There are still some solutions in the 802.11-2012 that should not be used as security solution. We discussed SKA, WEP, and TKIP. In this blog, we talk about VPN protocols, MAC filtering, SSID segmentation, and SSID hiding.
VPN
VPN is still a secure solution, but it need to be used for working remotely from home or a branch office. It was used to secure the WLAN connection also inside the enterprise office, and it gives extra overhead.
PPTP
Point-to-Point Tunneling Protocol doesn’t use any encryption. For encryption, it uses Microsoft Point-to-Point Encryption (MPPE) that uses ARC4 algorithm. As knowing from WEP and TKIP, ARC4 is not considering strong. For authentication PPTP uses Microsoft CHAP (MS-CHAP2) and this can be cracked easily with dictionary attacks with software like ASLEAP.
MAC Filtering
It is possible to filter on MAC addresses within the Wireless LAN Controller (WLC). There are two options, blacklisting or whitelisting. With blacklisting, you need to know all the MAC addresses that you don’t want inside your network. That is pretty hard, since you don’t know who the attackers are. With whitelisting, you can add all the MAC addresses that are allowed on your network.
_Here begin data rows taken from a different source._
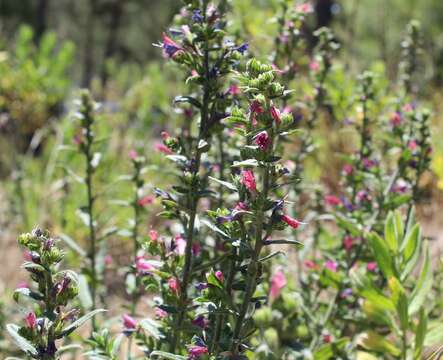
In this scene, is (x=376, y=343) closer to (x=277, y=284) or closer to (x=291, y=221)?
(x=277, y=284)

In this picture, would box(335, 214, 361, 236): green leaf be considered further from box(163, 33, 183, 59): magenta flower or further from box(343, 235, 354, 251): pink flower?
box(163, 33, 183, 59): magenta flower

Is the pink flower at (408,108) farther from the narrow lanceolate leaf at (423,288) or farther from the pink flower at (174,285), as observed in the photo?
the pink flower at (174,285)

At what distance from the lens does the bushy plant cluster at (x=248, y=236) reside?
1.34m

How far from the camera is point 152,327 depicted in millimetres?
1654

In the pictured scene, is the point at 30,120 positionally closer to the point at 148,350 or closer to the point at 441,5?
the point at 148,350

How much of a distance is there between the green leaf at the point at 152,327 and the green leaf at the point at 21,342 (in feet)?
1.12

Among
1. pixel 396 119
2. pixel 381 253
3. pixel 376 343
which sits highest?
pixel 396 119

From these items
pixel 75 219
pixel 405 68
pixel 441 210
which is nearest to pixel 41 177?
pixel 75 219

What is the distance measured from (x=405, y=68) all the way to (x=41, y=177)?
13.5 feet

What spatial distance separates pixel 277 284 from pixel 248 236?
840mm

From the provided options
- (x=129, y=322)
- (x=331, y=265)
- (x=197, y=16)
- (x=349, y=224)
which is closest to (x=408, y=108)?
(x=349, y=224)

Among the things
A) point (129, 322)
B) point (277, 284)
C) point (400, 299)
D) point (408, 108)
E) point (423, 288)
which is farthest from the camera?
point (408, 108)

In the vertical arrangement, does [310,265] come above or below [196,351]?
above

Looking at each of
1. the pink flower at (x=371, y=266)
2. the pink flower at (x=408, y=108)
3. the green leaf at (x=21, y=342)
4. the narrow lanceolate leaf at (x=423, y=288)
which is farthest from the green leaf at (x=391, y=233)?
the green leaf at (x=21, y=342)
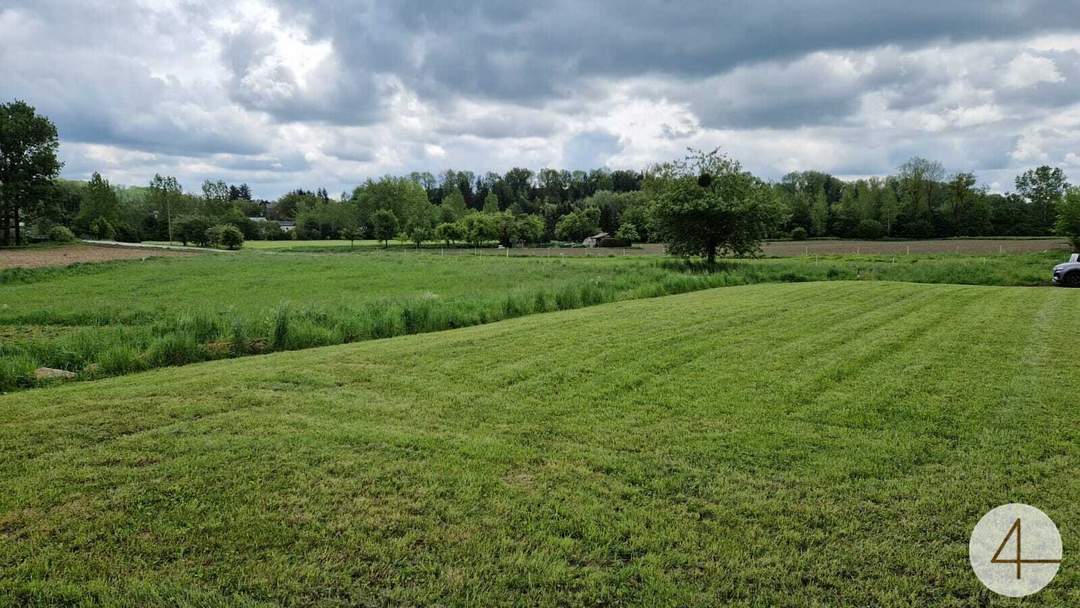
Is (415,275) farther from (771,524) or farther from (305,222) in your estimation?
(305,222)

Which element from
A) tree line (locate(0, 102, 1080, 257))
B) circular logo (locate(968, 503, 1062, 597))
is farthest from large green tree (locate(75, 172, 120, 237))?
circular logo (locate(968, 503, 1062, 597))

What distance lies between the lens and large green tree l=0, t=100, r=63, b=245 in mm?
56125

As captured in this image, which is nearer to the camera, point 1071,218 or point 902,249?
point 1071,218

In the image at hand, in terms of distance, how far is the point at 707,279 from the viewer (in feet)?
86.9

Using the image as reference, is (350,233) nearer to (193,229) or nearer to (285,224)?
(193,229)

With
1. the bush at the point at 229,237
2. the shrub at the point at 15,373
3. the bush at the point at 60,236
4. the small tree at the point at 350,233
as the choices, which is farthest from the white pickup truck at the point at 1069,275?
the small tree at the point at 350,233

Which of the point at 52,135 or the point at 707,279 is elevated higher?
the point at 52,135

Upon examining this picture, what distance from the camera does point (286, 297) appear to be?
26016mm

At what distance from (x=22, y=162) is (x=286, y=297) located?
53.5 m

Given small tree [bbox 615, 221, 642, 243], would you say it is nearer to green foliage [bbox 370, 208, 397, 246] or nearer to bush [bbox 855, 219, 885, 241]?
bush [bbox 855, 219, 885, 241]

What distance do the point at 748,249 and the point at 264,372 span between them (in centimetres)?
3585

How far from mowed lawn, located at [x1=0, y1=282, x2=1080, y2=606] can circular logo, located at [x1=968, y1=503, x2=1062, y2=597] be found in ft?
0.36

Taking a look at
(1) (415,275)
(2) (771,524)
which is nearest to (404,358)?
(2) (771,524)

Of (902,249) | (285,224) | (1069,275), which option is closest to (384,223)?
(285,224)
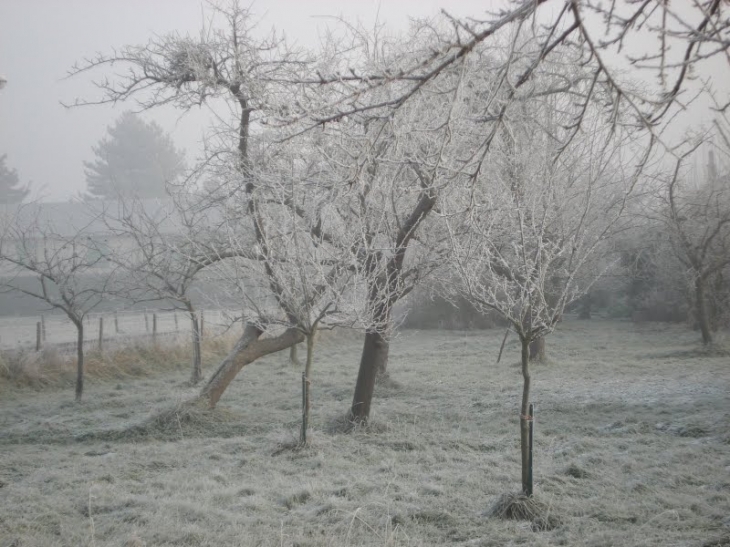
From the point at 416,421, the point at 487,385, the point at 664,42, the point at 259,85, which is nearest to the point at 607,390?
the point at 487,385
Those are mostly easier to gather, but in big enterprise environments there are a ton of MAC addresses that you want to add. This looks like a great security method, but it is pretty easy to change your MAC address (this is called MAC spoofing). With MAC spoofing you can change your MAC address when you are on the blacklist, or change your MAC address to an address that is on the whitelist. As you can see, this is not a great method at all. When you have a WIPS deployed in you network, the WIPS should notice MAC spoofing. There will be a difference in sequence number and signal strength.
SSID segmentation
Segmentation of your network is good—you don’t want that guest users can access all the resources within the enterprise network (for example, in a school environment students not accessing the resources from teachers). You can make multiple SSIDs and map them each to a different VLAN for segmentation. However, for performance you don’t want more than three or four SSIDs on an access point for overhead. Every access point sends for every SSID every 100 TU a beacon. Most of the time you will see a guest SSID, an employee SSID and a Voice SSID, but it is also possible to use one SSID and use the RADIUS attributes to segment your network. So, yes SSID segmentation is good, and is not really a legacy solution, as long as you don’t use more than four SSIDs on an access point.
SSID hiding
It is possible to hide the SSIDs. You can configure the clients that you want to access your network manually to find your SSID and other clients cannot find your SSID in the list of possible Wi-Fi connections. This sounds great, but it is not hard to figure out and release all the hidden networks. With tools like wireshark you can still see the packages from the hidden networks. The SSIDs that are hidden don’t transmit beacon frames, but there are more frames that show the SSID name. Frames like probe request from the client to the access point have the SSID name in it. The access point needs to know to which network the configured client needs to connect. Also in the probe response, the SSID is visible and in the association and reassociation request frames you are able to see the hidden SSIDs.
EAP
Extensible Authentication Protocol (802.1X) provides a secure solution, however there are multiple EAP types. Some EAP types are not considered secure anymore. Those EAP-types are EAP-MD5 that use MD5 hashing. Hashing is just scrambling the password and not encryption. The username is in clear text and there are tools that are able to crack MD5 as well. Another EAP-type that you shouldn’t use is LEAP. LEAP uses MS-CHAP2, the same encryption as the VPN technology PPTP. As told earlier MS-CHAP2 is easy to crack with the tool ASLEAP.